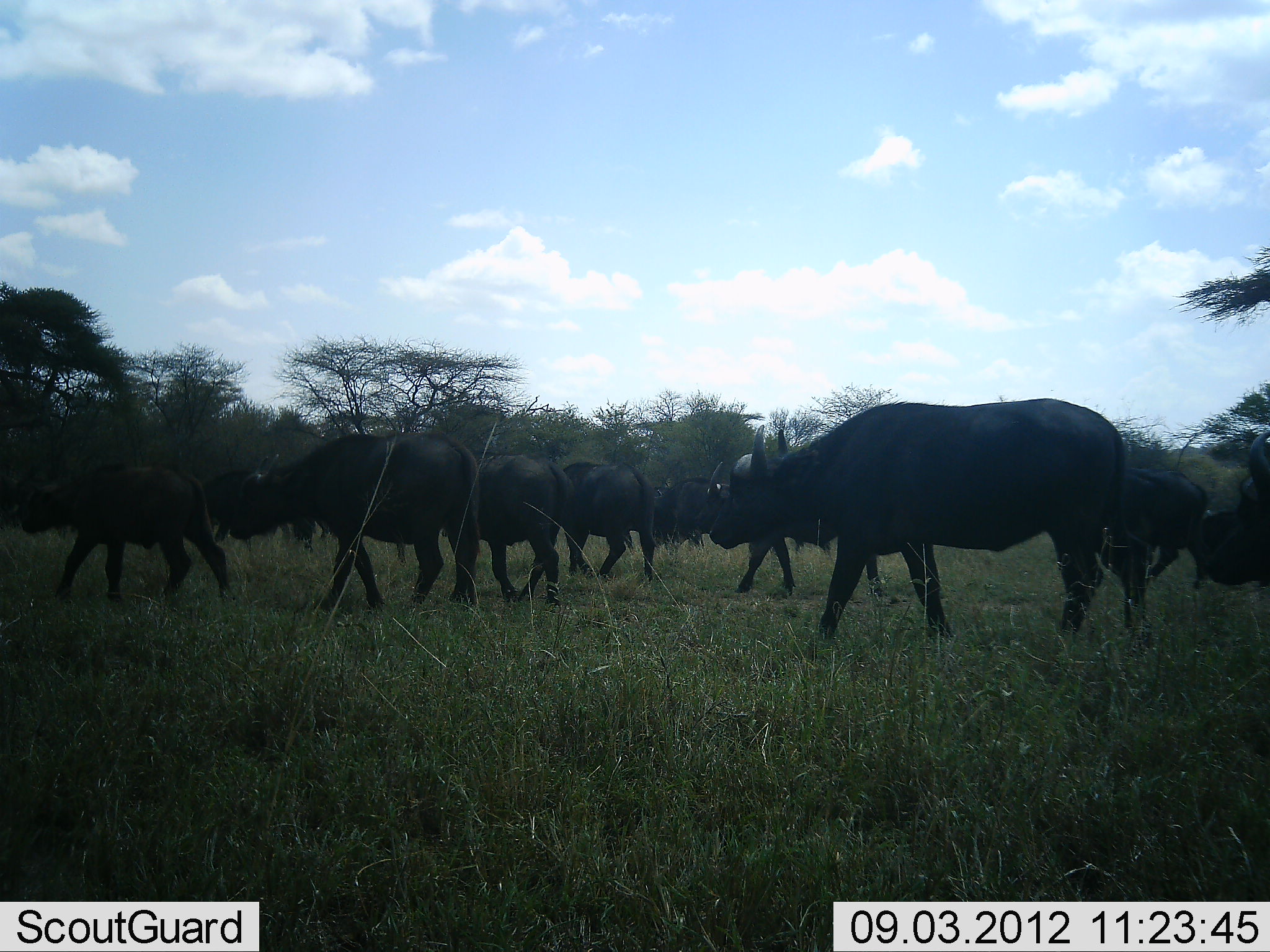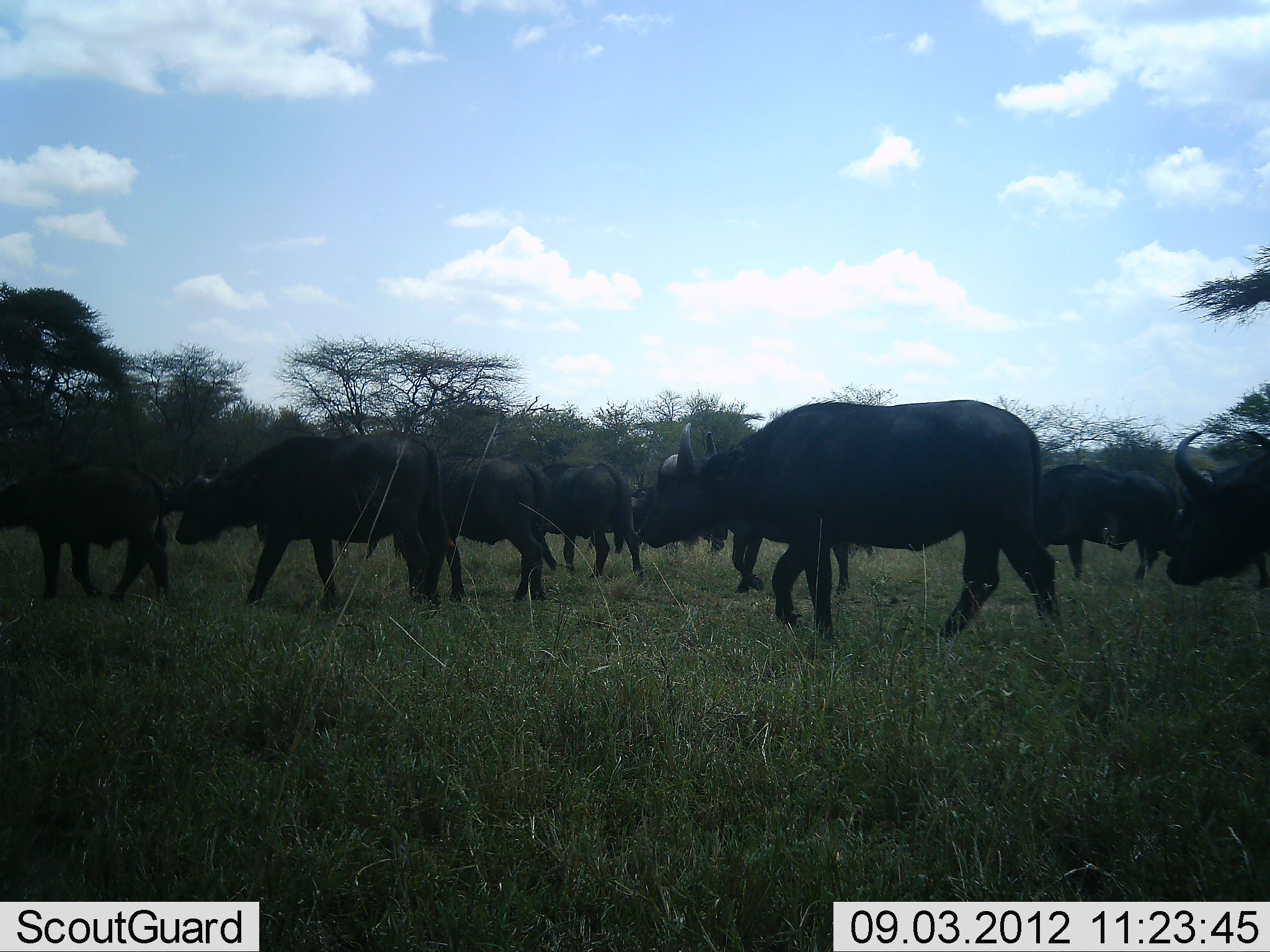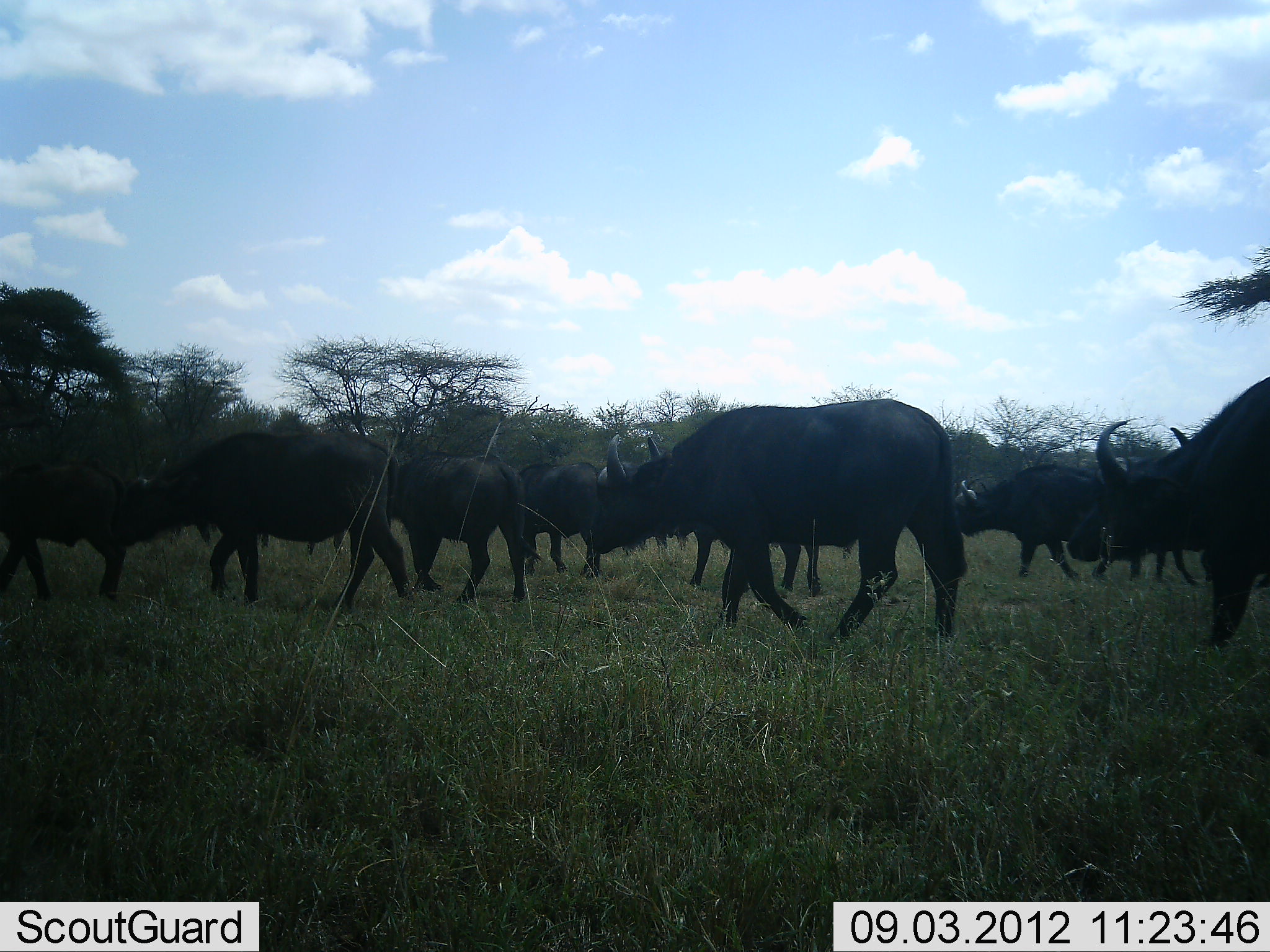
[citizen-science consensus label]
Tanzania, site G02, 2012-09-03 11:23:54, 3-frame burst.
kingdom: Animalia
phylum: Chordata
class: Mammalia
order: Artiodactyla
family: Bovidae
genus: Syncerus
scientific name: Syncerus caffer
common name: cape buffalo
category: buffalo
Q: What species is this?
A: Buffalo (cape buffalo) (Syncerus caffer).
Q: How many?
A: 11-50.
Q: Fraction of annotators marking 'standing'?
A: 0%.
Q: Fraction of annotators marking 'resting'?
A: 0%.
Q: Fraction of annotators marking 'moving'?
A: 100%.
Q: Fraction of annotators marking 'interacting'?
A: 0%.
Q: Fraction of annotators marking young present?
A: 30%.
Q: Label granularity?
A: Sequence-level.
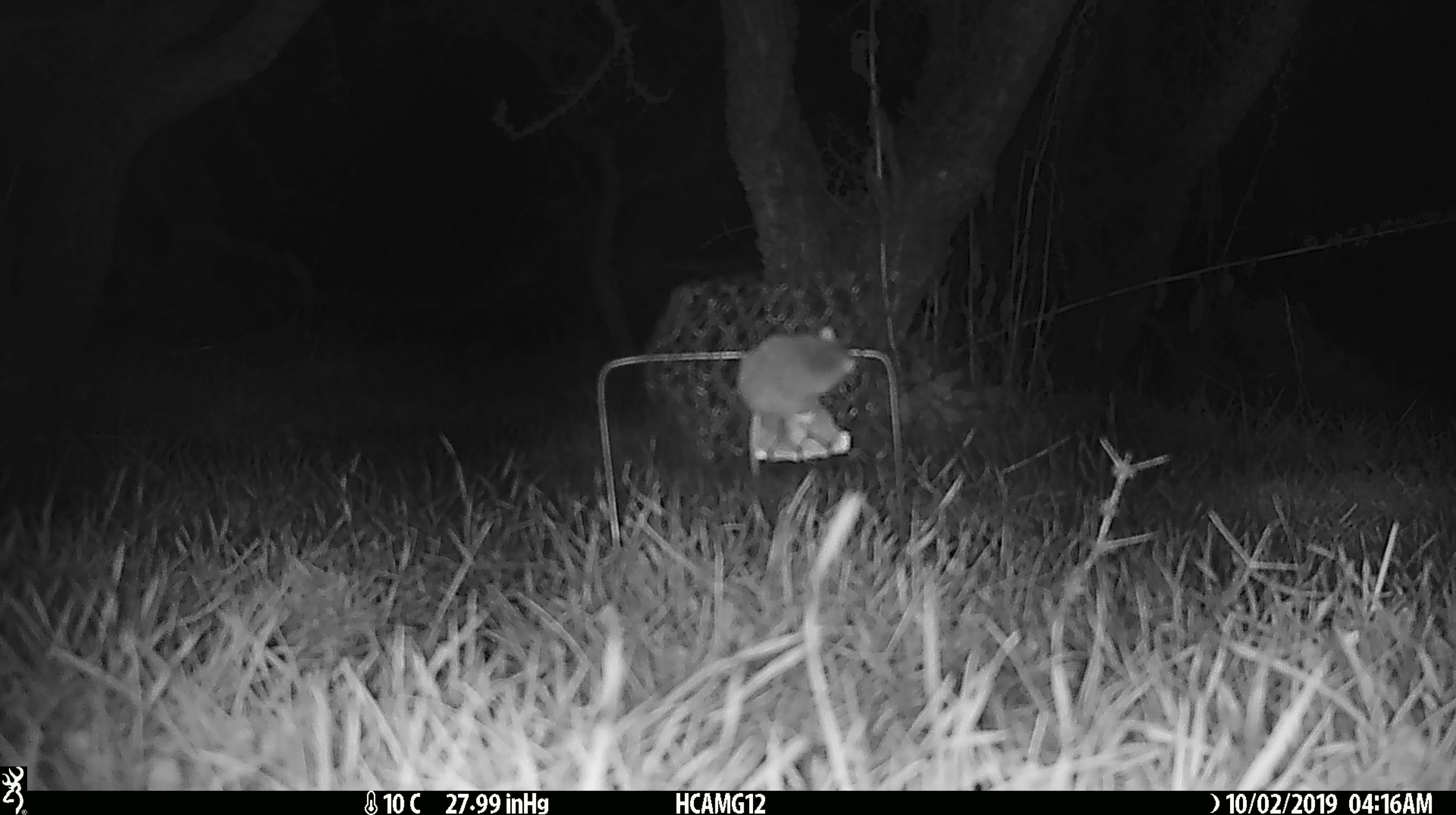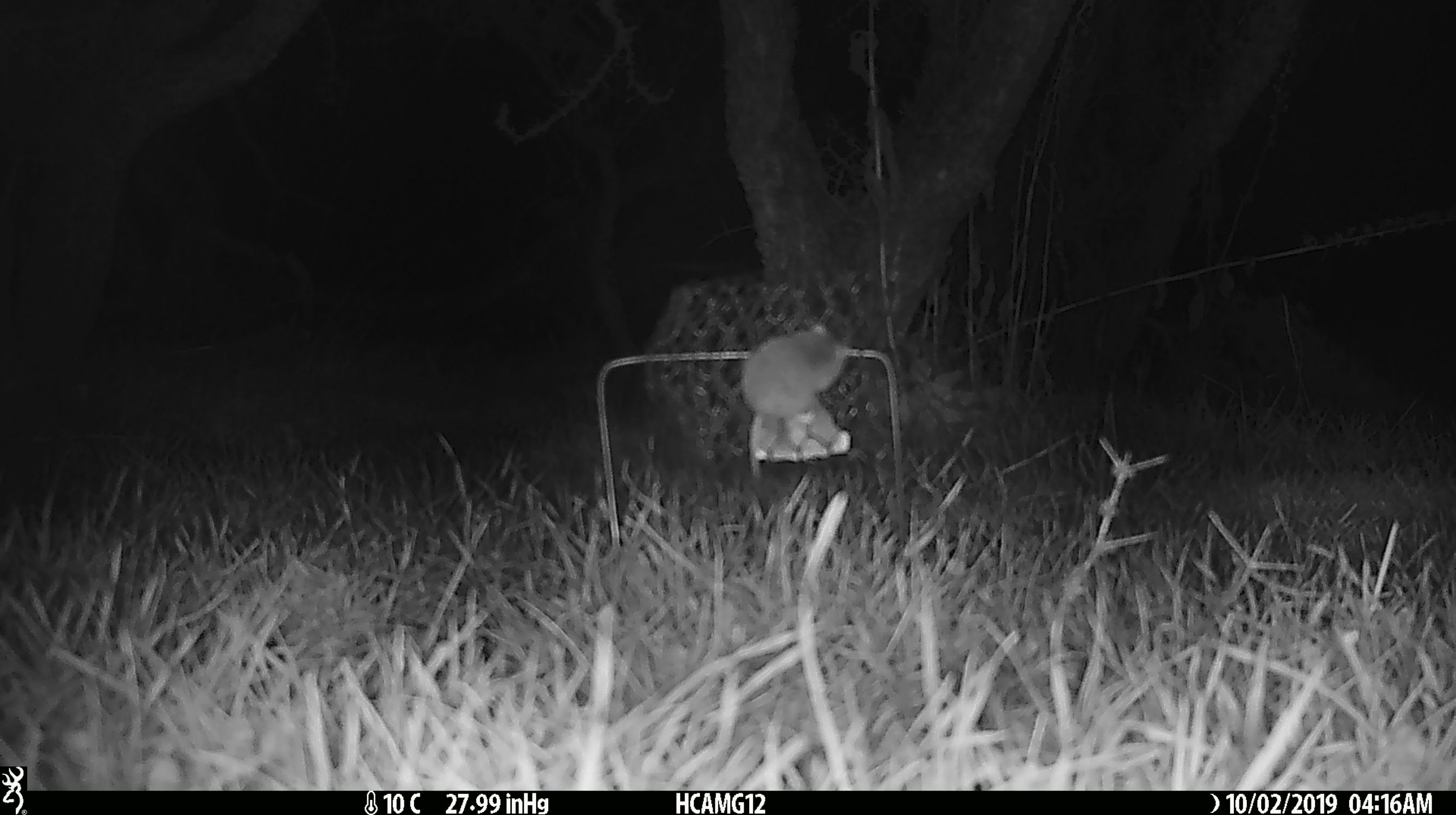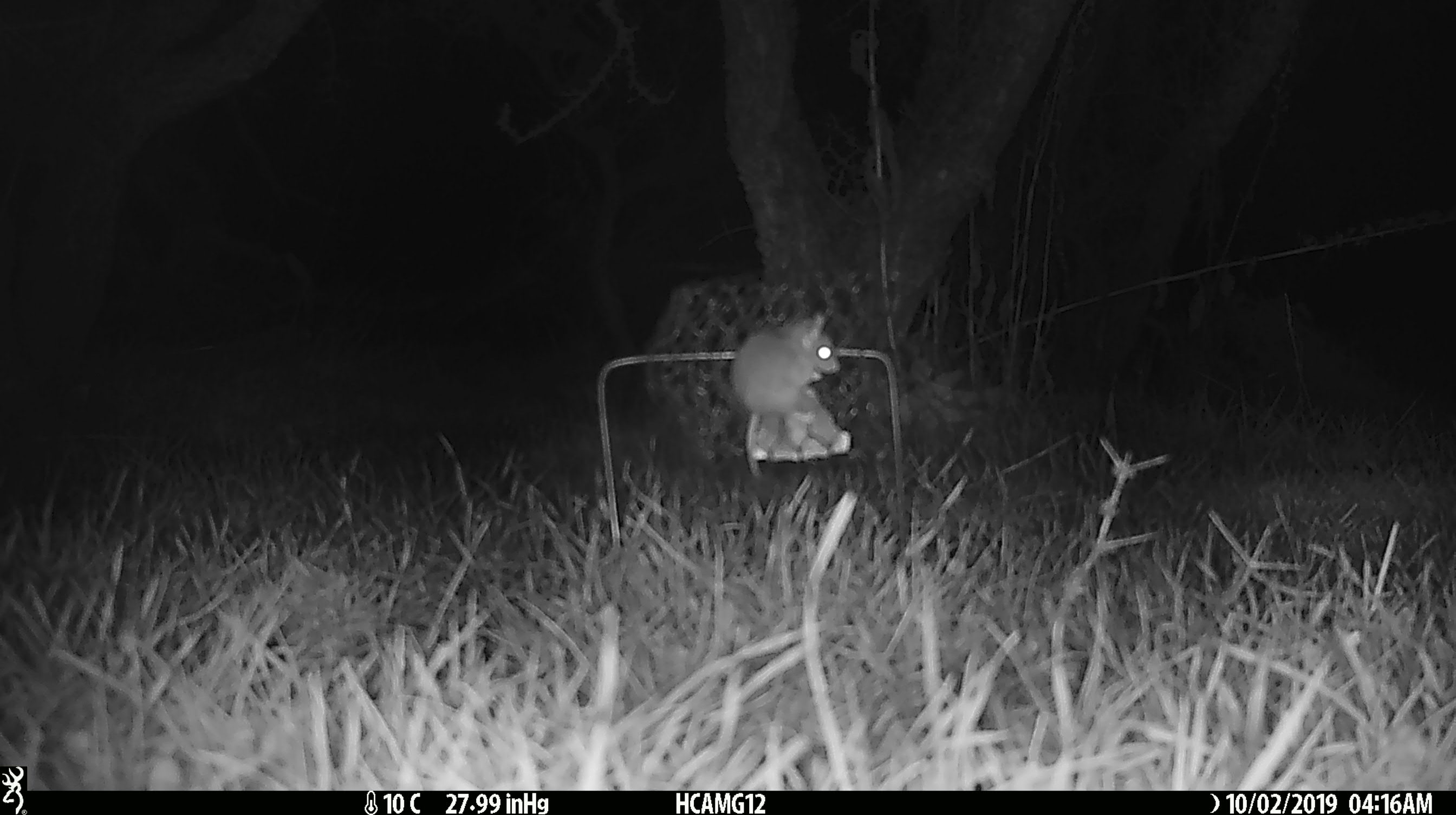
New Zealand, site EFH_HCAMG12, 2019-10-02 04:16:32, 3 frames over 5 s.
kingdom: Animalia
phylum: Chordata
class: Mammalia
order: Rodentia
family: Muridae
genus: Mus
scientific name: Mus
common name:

.....

▶ [REQUIRED ACTION] Output all the material above exactly once more, leaving every picture out.

▶ [ANSWER]
[citizen-science consensus label]
Tanzania, site G02, 2012-09-03 11:23:54, 3-frame burst.
kingdom: Animalia
phylum: Chordata
class: Mammalia
order: Artiodactyla
family: Bovidae
genus: Syncerus
scientific name: Syncerus caffer
common name: cape buffalo
category: buffalo
Q: What species is this?
A: Buffalo (cape buffalo) (Syncerus caffer).
Q: How many?
A: 11-50.
Q: Fraction of annotators marking 'standing'?
A: 0%.
Q: Fraction of annotators marking 'resting'?
A: 0%.
Q: Fraction of annotators marking 'moving'?
A: 100%.
Q: Fraction of annotators marking 'interacting'?
A: 0%.
Q: Fraction of annotators marking young present?
A: 30%.
Q: Label granularity?
A: Sequence-level.
New Zealand, site EFH_HCAMG12, 2019-10-02 04:16:32, 3 frames over 5 s.
kingdom: Animalia
phylum: Chordata
class: Mammalia
order: Rodentia
family: Muridae
genus: Mus
scientific name: Mus
common name:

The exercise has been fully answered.